Friday, 12 October 2018


Upper Close, Lower Close, Cank Hill, Middle Cans, Park Close, Far Close.

Those were the names of the fields on my parents' small-holding in Warwickshire.  The names were on a plan in the deeds and they were in daily use.

'I'm going to move the cattle onto Cank Hill.'
'Can you help with the potatoes in Lower Close?'

Upper Close had an old marl pit in one corner where the cattle would shelter in bad weather.  A stream ran along one side of three of the fields, weaving in and out of our neighbour's property so that livestock on both sides of the fence could have access to fresh water.  Middle Cans had a side entrance to a badger set (the main part of the set was further up the hill behind our land).  Cank Hill was too steep to mow but it had a gate onto the road, a useful short cut when walking up to the village.  Far Close was always boggy and meadowsweet flourished there in the summer.  Park Close was only separated from its adjoining field by straggly overgrown pear and apple trees.  The humps and hollows in the grass may have been a remnant of medieval ridge and furrow cultivation.

When I moved to Cumbria I noticed that one large agricultural estate had nailed numbers to gateposts - no fancy field names for their contract tractor drivers.

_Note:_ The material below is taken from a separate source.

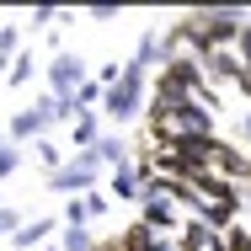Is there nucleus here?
Instances as JSON below:
<instances>
[{"label":"nucleus","mask_w":251,"mask_h":251,"mask_svg":"<svg viewBox=\"0 0 251 251\" xmlns=\"http://www.w3.org/2000/svg\"><path fill=\"white\" fill-rule=\"evenodd\" d=\"M22 53V27H0V59H16Z\"/></svg>","instance_id":"17"},{"label":"nucleus","mask_w":251,"mask_h":251,"mask_svg":"<svg viewBox=\"0 0 251 251\" xmlns=\"http://www.w3.org/2000/svg\"><path fill=\"white\" fill-rule=\"evenodd\" d=\"M43 251H59V246H43Z\"/></svg>","instance_id":"27"},{"label":"nucleus","mask_w":251,"mask_h":251,"mask_svg":"<svg viewBox=\"0 0 251 251\" xmlns=\"http://www.w3.org/2000/svg\"><path fill=\"white\" fill-rule=\"evenodd\" d=\"M16 166H22V150H16V145H5V150H0V176H11Z\"/></svg>","instance_id":"21"},{"label":"nucleus","mask_w":251,"mask_h":251,"mask_svg":"<svg viewBox=\"0 0 251 251\" xmlns=\"http://www.w3.org/2000/svg\"><path fill=\"white\" fill-rule=\"evenodd\" d=\"M225 251H251V225H246V219L225 230Z\"/></svg>","instance_id":"16"},{"label":"nucleus","mask_w":251,"mask_h":251,"mask_svg":"<svg viewBox=\"0 0 251 251\" xmlns=\"http://www.w3.org/2000/svg\"><path fill=\"white\" fill-rule=\"evenodd\" d=\"M86 80H91V75H86V59H80V53H70V49L53 53V64H49V91L53 97H75Z\"/></svg>","instance_id":"4"},{"label":"nucleus","mask_w":251,"mask_h":251,"mask_svg":"<svg viewBox=\"0 0 251 251\" xmlns=\"http://www.w3.org/2000/svg\"><path fill=\"white\" fill-rule=\"evenodd\" d=\"M49 123H53V91H49V97H38L27 112H16V118H11V128H5V139H11V145H22V139H38Z\"/></svg>","instance_id":"6"},{"label":"nucleus","mask_w":251,"mask_h":251,"mask_svg":"<svg viewBox=\"0 0 251 251\" xmlns=\"http://www.w3.org/2000/svg\"><path fill=\"white\" fill-rule=\"evenodd\" d=\"M97 160H101V166H112V171L134 166V160H128V145H123L118 134H101V145H97Z\"/></svg>","instance_id":"12"},{"label":"nucleus","mask_w":251,"mask_h":251,"mask_svg":"<svg viewBox=\"0 0 251 251\" xmlns=\"http://www.w3.org/2000/svg\"><path fill=\"white\" fill-rule=\"evenodd\" d=\"M0 150H5V134H0Z\"/></svg>","instance_id":"26"},{"label":"nucleus","mask_w":251,"mask_h":251,"mask_svg":"<svg viewBox=\"0 0 251 251\" xmlns=\"http://www.w3.org/2000/svg\"><path fill=\"white\" fill-rule=\"evenodd\" d=\"M241 128H246V139H251V107H246V112H241Z\"/></svg>","instance_id":"25"},{"label":"nucleus","mask_w":251,"mask_h":251,"mask_svg":"<svg viewBox=\"0 0 251 251\" xmlns=\"http://www.w3.org/2000/svg\"><path fill=\"white\" fill-rule=\"evenodd\" d=\"M145 91H150V70H139V64H123L118 86H112V91H107V101H101V118H112V123H128V118H139V107H145Z\"/></svg>","instance_id":"1"},{"label":"nucleus","mask_w":251,"mask_h":251,"mask_svg":"<svg viewBox=\"0 0 251 251\" xmlns=\"http://www.w3.org/2000/svg\"><path fill=\"white\" fill-rule=\"evenodd\" d=\"M101 241L91 235V225H64L59 230V251H97Z\"/></svg>","instance_id":"11"},{"label":"nucleus","mask_w":251,"mask_h":251,"mask_svg":"<svg viewBox=\"0 0 251 251\" xmlns=\"http://www.w3.org/2000/svg\"><path fill=\"white\" fill-rule=\"evenodd\" d=\"M241 75H246V64H241L235 49H208V59H203V80L208 86H241Z\"/></svg>","instance_id":"7"},{"label":"nucleus","mask_w":251,"mask_h":251,"mask_svg":"<svg viewBox=\"0 0 251 251\" xmlns=\"http://www.w3.org/2000/svg\"><path fill=\"white\" fill-rule=\"evenodd\" d=\"M22 225H27V219H22V208H11V203H5V208H0V235L11 241V235L22 230Z\"/></svg>","instance_id":"18"},{"label":"nucleus","mask_w":251,"mask_h":251,"mask_svg":"<svg viewBox=\"0 0 251 251\" xmlns=\"http://www.w3.org/2000/svg\"><path fill=\"white\" fill-rule=\"evenodd\" d=\"M32 155H38V160L49 166V176H53V171H59V166H64V150H59V145H49V139H43V145H38V150H32Z\"/></svg>","instance_id":"19"},{"label":"nucleus","mask_w":251,"mask_h":251,"mask_svg":"<svg viewBox=\"0 0 251 251\" xmlns=\"http://www.w3.org/2000/svg\"><path fill=\"white\" fill-rule=\"evenodd\" d=\"M53 230H64V219H27V225L11 235V246H16V251H43Z\"/></svg>","instance_id":"9"},{"label":"nucleus","mask_w":251,"mask_h":251,"mask_svg":"<svg viewBox=\"0 0 251 251\" xmlns=\"http://www.w3.org/2000/svg\"><path fill=\"white\" fill-rule=\"evenodd\" d=\"M32 70H38V64H32V53H16V59H11V70H5V80H11V86H27V80H32Z\"/></svg>","instance_id":"15"},{"label":"nucleus","mask_w":251,"mask_h":251,"mask_svg":"<svg viewBox=\"0 0 251 251\" xmlns=\"http://www.w3.org/2000/svg\"><path fill=\"white\" fill-rule=\"evenodd\" d=\"M97 176H101V160H97V150H80V155H70L59 171L49 176V187L53 193H97Z\"/></svg>","instance_id":"3"},{"label":"nucleus","mask_w":251,"mask_h":251,"mask_svg":"<svg viewBox=\"0 0 251 251\" xmlns=\"http://www.w3.org/2000/svg\"><path fill=\"white\" fill-rule=\"evenodd\" d=\"M0 208H5V198H0Z\"/></svg>","instance_id":"28"},{"label":"nucleus","mask_w":251,"mask_h":251,"mask_svg":"<svg viewBox=\"0 0 251 251\" xmlns=\"http://www.w3.org/2000/svg\"><path fill=\"white\" fill-rule=\"evenodd\" d=\"M64 225H91V208H86V198H70V203H64Z\"/></svg>","instance_id":"20"},{"label":"nucleus","mask_w":251,"mask_h":251,"mask_svg":"<svg viewBox=\"0 0 251 251\" xmlns=\"http://www.w3.org/2000/svg\"><path fill=\"white\" fill-rule=\"evenodd\" d=\"M123 5H91V22H118Z\"/></svg>","instance_id":"22"},{"label":"nucleus","mask_w":251,"mask_h":251,"mask_svg":"<svg viewBox=\"0 0 251 251\" xmlns=\"http://www.w3.org/2000/svg\"><path fill=\"white\" fill-rule=\"evenodd\" d=\"M107 198H118V203H139V198H145V176H139L134 166L112 171V182H107Z\"/></svg>","instance_id":"10"},{"label":"nucleus","mask_w":251,"mask_h":251,"mask_svg":"<svg viewBox=\"0 0 251 251\" xmlns=\"http://www.w3.org/2000/svg\"><path fill=\"white\" fill-rule=\"evenodd\" d=\"M235 53H241V64H246V70H251V27H246V32H241V43H235Z\"/></svg>","instance_id":"24"},{"label":"nucleus","mask_w":251,"mask_h":251,"mask_svg":"<svg viewBox=\"0 0 251 251\" xmlns=\"http://www.w3.org/2000/svg\"><path fill=\"white\" fill-rule=\"evenodd\" d=\"M70 139H75V150H97V145H101V123H97V112H86V118L70 128Z\"/></svg>","instance_id":"13"},{"label":"nucleus","mask_w":251,"mask_h":251,"mask_svg":"<svg viewBox=\"0 0 251 251\" xmlns=\"http://www.w3.org/2000/svg\"><path fill=\"white\" fill-rule=\"evenodd\" d=\"M139 208H145L139 219H145L150 230H160V235H166V230H182V225H187V219H176V203L160 193V182H155V176L145 182V198H139Z\"/></svg>","instance_id":"5"},{"label":"nucleus","mask_w":251,"mask_h":251,"mask_svg":"<svg viewBox=\"0 0 251 251\" xmlns=\"http://www.w3.org/2000/svg\"><path fill=\"white\" fill-rule=\"evenodd\" d=\"M49 22H59V11H53V5H38V11H32V27H49Z\"/></svg>","instance_id":"23"},{"label":"nucleus","mask_w":251,"mask_h":251,"mask_svg":"<svg viewBox=\"0 0 251 251\" xmlns=\"http://www.w3.org/2000/svg\"><path fill=\"white\" fill-rule=\"evenodd\" d=\"M193 27L203 32V49H235L241 32H246V11L235 5H214V11H187Z\"/></svg>","instance_id":"2"},{"label":"nucleus","mask_w":251,"mask_h":251,"mask_svg":"<svg viewBox=\"0 0 251 251\" xmlns=\"http://www.w3.org/2000/svg\"><path fill=\"white\" fill-rule=\"evenodd\" d=\"M155 59H166V53H160V32H145V38H139V49H134V59H128V64H139V70H150Z\"/></svg>","instance_id":"14"},{"label":"nucleus","mask_w":251,"mask_h":251,"mask_svg":"<svg viewBox=\"0 0 251 251\" xmlns=\"http://www.w3.org/2000/svg\"><path fill=\"white\" fill-rule=\"evenodd\" d=\"M176 246L182 251H225V235H219L214 225H203V219H187L182 235H176Z\"/></svg>","instance_id":"8"}]
</instances>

I've been reading Jim Carruth's collection Black Cart (Freight Poetry 2017).  The book is beautifully designed and has footers running along each page.  In the first section the footers are the names of the fields of High Auchensale, Jim's family farm.   In the second they are the names of types of grasses (no mention of the ubiquitous rye grass) and in the third the names of farms which have given up dairying and sold their land.

The book is part record, part celebration, part lament for a farming generation.  Jim Carruth grew up on the family farm near Kilbarchan, not far from Johnstone, Renfrewshire, and Glasgow's outer edges.  There are similarities with the rural backgrounds of Seamus Heaney, Gillian Clarke and Les Murray.  Jim Carruth (born 1963) writes about mechanised farming but is also aware of post-war changes (Clydesdales superseded by tractors) and more recent events (the foot and mouth outbreak).

The book is truly pastoral [to do with flocks and herds], in a tradition that goes back to classical times (epigraphs from Virgil preface each section).  A quote from Les Murray on the back cover states 'It is the hope of Jim Carruth to restore agricultural writing and the depth of its detail'.  I like that phrase 'agricultural writing'.  It avoids the romantic and idealistic overtones that have accrued to literary concepts of pastoral over the centuries.

 The front cover flap of Black Cart describes the book as 'a love poem to a rural community'.  The collection is not nostalgic but elegiac - 'a moving testament to a lost generation of family, friends, farmers and farms.'

What comes across to me most strongly in Black Cart is the poet's bond to the people of the land and their bond to the land itself (field names included).